Rewrite these rows with every occurrence of "lizard's head" replaced by "gecko's head", leaving everything else unchanged.

########

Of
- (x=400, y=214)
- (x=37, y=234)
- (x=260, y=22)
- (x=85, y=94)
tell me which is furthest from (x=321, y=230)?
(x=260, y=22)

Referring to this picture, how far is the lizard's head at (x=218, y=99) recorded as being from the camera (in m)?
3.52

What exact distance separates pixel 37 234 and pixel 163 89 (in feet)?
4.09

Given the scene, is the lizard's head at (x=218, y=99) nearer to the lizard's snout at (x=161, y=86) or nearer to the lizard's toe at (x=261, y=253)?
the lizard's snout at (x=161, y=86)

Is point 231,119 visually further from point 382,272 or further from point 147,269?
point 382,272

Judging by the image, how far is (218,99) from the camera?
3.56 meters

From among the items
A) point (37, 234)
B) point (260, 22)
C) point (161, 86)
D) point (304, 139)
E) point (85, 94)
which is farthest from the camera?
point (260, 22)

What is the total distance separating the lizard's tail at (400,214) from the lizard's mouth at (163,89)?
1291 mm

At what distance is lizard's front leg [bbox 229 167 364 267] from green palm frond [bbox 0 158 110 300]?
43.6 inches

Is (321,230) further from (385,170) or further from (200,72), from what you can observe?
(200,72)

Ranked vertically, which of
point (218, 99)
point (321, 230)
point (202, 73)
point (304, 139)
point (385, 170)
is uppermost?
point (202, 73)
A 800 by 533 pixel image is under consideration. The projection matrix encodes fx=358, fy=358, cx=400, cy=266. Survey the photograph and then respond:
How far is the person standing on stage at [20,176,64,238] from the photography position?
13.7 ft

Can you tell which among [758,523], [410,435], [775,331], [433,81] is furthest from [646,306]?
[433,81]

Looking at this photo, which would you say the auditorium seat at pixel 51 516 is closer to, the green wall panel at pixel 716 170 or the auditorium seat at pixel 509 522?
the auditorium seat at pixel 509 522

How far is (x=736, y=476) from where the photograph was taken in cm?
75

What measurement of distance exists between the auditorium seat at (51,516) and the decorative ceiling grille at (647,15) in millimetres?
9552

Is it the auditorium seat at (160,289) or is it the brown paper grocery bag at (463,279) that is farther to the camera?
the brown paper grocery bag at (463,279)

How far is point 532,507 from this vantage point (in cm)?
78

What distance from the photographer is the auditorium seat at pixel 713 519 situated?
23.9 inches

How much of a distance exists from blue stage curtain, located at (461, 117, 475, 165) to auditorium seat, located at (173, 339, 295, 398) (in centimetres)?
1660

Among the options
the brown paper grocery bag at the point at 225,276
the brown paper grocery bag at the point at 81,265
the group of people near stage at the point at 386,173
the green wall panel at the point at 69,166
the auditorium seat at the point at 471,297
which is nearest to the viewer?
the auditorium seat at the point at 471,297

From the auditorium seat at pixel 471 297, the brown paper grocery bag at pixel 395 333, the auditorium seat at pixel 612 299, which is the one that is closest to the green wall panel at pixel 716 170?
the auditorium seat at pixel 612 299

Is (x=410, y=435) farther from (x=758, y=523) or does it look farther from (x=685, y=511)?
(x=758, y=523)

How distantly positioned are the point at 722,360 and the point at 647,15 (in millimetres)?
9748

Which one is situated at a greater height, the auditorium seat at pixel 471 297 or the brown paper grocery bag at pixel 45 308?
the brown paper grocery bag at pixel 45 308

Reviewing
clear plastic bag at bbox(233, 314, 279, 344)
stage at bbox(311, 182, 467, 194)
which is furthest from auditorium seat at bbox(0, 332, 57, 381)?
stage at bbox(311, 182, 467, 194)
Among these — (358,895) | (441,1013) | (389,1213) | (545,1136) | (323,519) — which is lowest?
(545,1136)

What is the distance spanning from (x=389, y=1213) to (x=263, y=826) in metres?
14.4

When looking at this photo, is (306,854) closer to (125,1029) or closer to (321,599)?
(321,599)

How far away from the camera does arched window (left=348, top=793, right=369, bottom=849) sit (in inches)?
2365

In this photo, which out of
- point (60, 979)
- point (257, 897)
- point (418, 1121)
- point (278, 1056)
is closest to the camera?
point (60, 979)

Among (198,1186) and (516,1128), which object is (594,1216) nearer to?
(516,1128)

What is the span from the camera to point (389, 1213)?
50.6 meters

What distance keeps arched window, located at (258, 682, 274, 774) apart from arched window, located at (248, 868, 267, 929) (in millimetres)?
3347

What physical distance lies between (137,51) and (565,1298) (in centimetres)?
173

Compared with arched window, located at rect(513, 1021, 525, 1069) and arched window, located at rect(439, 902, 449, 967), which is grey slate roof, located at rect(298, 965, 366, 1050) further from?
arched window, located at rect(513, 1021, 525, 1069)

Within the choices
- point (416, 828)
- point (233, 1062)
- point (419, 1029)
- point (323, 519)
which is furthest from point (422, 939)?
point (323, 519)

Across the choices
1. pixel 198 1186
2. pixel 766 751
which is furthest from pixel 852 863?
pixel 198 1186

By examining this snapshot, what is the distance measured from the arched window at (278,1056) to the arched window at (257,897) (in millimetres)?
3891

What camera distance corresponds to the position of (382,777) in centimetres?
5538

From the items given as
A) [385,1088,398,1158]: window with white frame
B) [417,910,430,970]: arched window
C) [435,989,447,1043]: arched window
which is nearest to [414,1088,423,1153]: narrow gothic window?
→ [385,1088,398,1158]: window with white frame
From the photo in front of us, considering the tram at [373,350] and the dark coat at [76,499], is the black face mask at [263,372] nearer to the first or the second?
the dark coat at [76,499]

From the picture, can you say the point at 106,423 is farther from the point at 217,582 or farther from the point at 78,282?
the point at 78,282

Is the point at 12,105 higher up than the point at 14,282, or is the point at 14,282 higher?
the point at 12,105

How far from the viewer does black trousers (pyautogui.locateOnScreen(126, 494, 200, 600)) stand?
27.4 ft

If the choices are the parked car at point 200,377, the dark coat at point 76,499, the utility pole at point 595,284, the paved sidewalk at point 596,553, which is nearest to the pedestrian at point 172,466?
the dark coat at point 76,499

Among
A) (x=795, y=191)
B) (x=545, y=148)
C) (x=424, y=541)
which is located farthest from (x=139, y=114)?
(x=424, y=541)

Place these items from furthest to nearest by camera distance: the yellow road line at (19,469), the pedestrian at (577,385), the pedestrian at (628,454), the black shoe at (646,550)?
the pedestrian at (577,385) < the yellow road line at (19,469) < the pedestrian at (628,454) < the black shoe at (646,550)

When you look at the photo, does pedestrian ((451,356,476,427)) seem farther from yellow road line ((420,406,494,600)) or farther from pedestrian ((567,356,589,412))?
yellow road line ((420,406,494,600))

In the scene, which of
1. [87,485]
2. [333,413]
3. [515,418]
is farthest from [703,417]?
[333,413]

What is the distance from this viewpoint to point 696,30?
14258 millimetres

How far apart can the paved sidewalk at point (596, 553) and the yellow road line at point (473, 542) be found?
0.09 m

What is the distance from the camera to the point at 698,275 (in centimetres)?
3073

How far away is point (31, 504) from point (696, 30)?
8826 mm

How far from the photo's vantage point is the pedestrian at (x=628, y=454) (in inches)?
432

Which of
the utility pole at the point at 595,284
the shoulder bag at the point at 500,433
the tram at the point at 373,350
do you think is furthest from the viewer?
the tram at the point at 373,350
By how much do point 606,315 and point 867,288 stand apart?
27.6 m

########

## FINAL RESULT
Of
- (x=400, y=214)
- (x=37, y=234)
- (x=260, y=22)
- (x=85, y=94)
tell me which is furthest from (x=321, y=230)?
(x=260, y=22)

Referring to this picture, how far is the gecko's head at (x=218, y=99) recorded as being from the camera (in m)?
3.52

What exact distance separates pixel 37 234 and pixel 163 89 (in feet)?
4.09

Given the scene, is the gecko's head at (x=218, y=99) nearer to the lizard's snout at (x=161, y=86) or nearer to the lizard's toe at (x=261, y=253)?
the lizard's snout at (x=161, y=86)

Is point 231,119 visually further from point 382,272 or further from point 147,269?
point 382,272

Judging by the image, how far is (218,99) from the camera?
3.56 meters

From among the items
A) point (37, 234)
B) point (260, 22)
C) point (161, 86)
D) point (304, 139)
E) point (85, 94)
which is farthest from the camera?
point (260, 22)

What is the total distance separating the lizard's tail at (400,214) from the lizard's mouth at (163,89)?
1291 mm

At what distance is lizard's front leg [bbox 229 167 364 267] from green palm frond [bbox 0 158 110 300]?
43.6 inches

Is (321,230) further from (385,170) or further from (200,72), from what you can observe?
(200,72)

Ranked vertically, which of
point (218, 99)
point (321, 230)
point (202, 73)
point (304, 139)
point (385, 170)
is uppermost?
point (202, 73)
A 800 by 533 pixel image is under consideration. The projection matrix encodes fx=358, fy=358, cx=400, cy=266. Survey the photograph and then respond:
How far is the person standing on stage at [20,176,64,238] from the photography position?
13.7 ft

Can you tell which among [758,523], [410,435], [775,331], [433,81] is furthest from [646,306]?
[433,81]

Looking at this photo, which would you say the auditorium seat at pixel 51 516 is closer to, the green wall panel at pixel 716 170 or the auditorium seat at pixel 509 522?
the auditorium seat at pixel 509 522

How far is (x=736, y=476) from where the photograph was taken in cm?
75

What measurement of distance exists between the auditorium seat at (51,516) and the decorative ceiling grille at (647,15) in millimetres?
9552

Is it the auditorium seat at (160,289) or is it the brown paper grocery bag at (463,279) that is farther to the camera?
the brown paper grocery bag at (463,279)

How far is point 532,507 from this vantage point (in cm)?
78

What distance from the photographer is the auditorium seat at pixel 713 519 situated?
23.9 inches

How much of a distance exists from blue stage curtain, located at (461, 117, 475, 165) to auditorium seat, located at (173, 339, 295, 398) (in centimetres)?
1660

Among the options
the brown paper grocery bag at the point at 225,276
the brown paper grocery bag at the point at 81,265
the group of people near stage at the point at 386,173
the green wall panel at the point at 69,166
the auditorium seat at the point at 471,297
which is nearest to the viewer?
the auditorium seat at the point at 471,297

From the auditorium seat at pixel 471 297, the brown paper grocery bag at pixel 395 333, the auditorium seat at pixel 612 299, which is the one that is closest to the green wall panel at pixel 716 170?
the auditorium seat at pixel 612 299

Is (x=410, y=435) farther from (x=758, y=523) or does it look farther from (x=685, y=511)?
(x=758, y=523)

How distantly positioned are the point at 722,360 and the point at 647,15 (in millimetres)?
9748

Which one is situated at a greater height, the auditorium seat at pixel 471 297 or the brown paper grocery bag at pixel 45 308?
the brown paper grocery bag at pixel 45 308

Reviewing
clear plastic bag at bbox(233, 314, 279, 344)
stage at bbox(311, 182, 467, 194)
which is furthest from auditorium seat at bbox(0, 332, 57, 381)?
stage at bbox(311, 182, 467, 194)
Among these — (358,895) | (441,1013) | (389,1213) | (545,1136) | (323,519) — which is lowest?
(545,1136)

What is the distance spanning from (x=389, y=1213) to (x=263, y=826) in metres?
14.4

When looking at this photo, is (306,854) closer to (125,1029) or closer to (321,599)?
(321,599)

How far away from the camera does arched window (left=348, top=793, right=369, bottom=849) sit (in inches)?
2365

In this photo, which out of
- point (60, 979)
- point (257, 897)
- point (418, 1121)
- point (278, 1056)
is closest to the camera?
point (60, 979)

Among (198,1186) and (516,1128), which object is (594,1216) nearer to?
(516,1128)

What is the span from the camera to point (389, 1213)?
50.6 meters

What distance keeps arched window, located at (258, 682, 274, 774) apart from arched window, located at (248, 868, 267, 929) (in millimetres)?
3347

What physical distance lies between (137,51) and (565,1298) (in centimetres)?
173

Compared with arched window, located at rect(513, 1021, 525, 1069) and arched window, located at rect(439, 902, 449, 967), which is grey slate roof, located at rect(298, 965, 366, 1050) further from?
arched window, located at rect(513, 1021, 525, 1069)

Within the choices
- point (416, 828)
- point (233, 1062)
- point (419, 1029)
- point (323, 519)
which is furthest from point (422, 939)?
point (323, 519)

Across the choices
1. pixel 198 1186
2. pixel 766 751
which is furthest from pixel 852 863?
pixel 198 1186

By examining this snapshot, what is the distance measured from the arched window at (278,1056) to the arched window at (257,897) (in millimetres)?
3891

What camera distance corresponds to the position of (382,777) in centimetres?
5538

From the items given as
A) [385,1088,398,1158]: window with white frame
B) [417,910,430,970]: arched window
C) [435,989,447,1043]: arched window
which is nearest to [414,1088,423,1153]: narrow gothic window?
→ [385,1088,398,1158]: window with white frame
From the photo in front of us, considering the tram at [373,350] and the dark coat at [76,499], is the black face mask at [263,372] nearer to the first or the second?
the dark coat at [76,499]

From the picture, can you say the point at 106,423 is farther from the point at 217,582 or farther from the point at 78,282?
the point at 78,282

Is the point at 12,105 higher up than the point at 14,282, or is the point at 14,282 higher?
the point at 12,105

How far from the viewer does black trousers (pyautogui.locateOnScreen(126, 494, 200, 600)) stand?
27.4 ft

If the choices are the parked car at point 200,377, the dark coat at point 76,499, the utility pole at point 595,284, the paved sidewalk at point 596,553, which is nearest to the pedestrian at point 172,466?
the dark coat at point 76,499

Among
A) (x=795, y=191)
B) (x=545, y=148)
C) (x=424, y=541)
which is located farthest from (x=139, y=114)?
(x=424, y=541)

Place these items from furthest to nearest by camera distance: the yellow road line at (19,469), the pedestrian at (577,385), the pedestrian at (628,454), the black shoe at (646,550)?
the pedestrian at (577,385) < the yellow road line at (19,469) < the pedestrian at (628,454) < the black shoe at (646,550)

When you look at the photo, does pedestrian ((451,356,476,427)) seem farther from yellow road line ((420,406,494,600)) or farther from pedestrian ((567,356,589,412))?
yellow road line ((420,406,494,600))

In the scene, which of
1. [87,485]
2. [333,413]
3. [515,418]
is farthest from [703,417]?
[333,413]

What is the distance from this viewpoint to point 696,30?
14258 millimetres

How far apart can the paved sidewalk at point (596, 553) and the yellow road line at point (473, 542) be found?
0.09 m

What is the distance from the camera to the point at 698,275 (in centimetres)?
3073

How far away is point (31, 504) from point (696, 30)?
8826 mm

How far from the photo's vantage point is the pedestrian at (x=628, y=454) (in inches)?
432

Which of
the utility pole at the point at 595,284
the shoulder bag at the point at 500,433
the tram at the point at 373,350
do you think is furthest from the viewer?
the tram at the point at 373,350
By how much do point 606,315 and point 867,288 stand apart?
27.6 m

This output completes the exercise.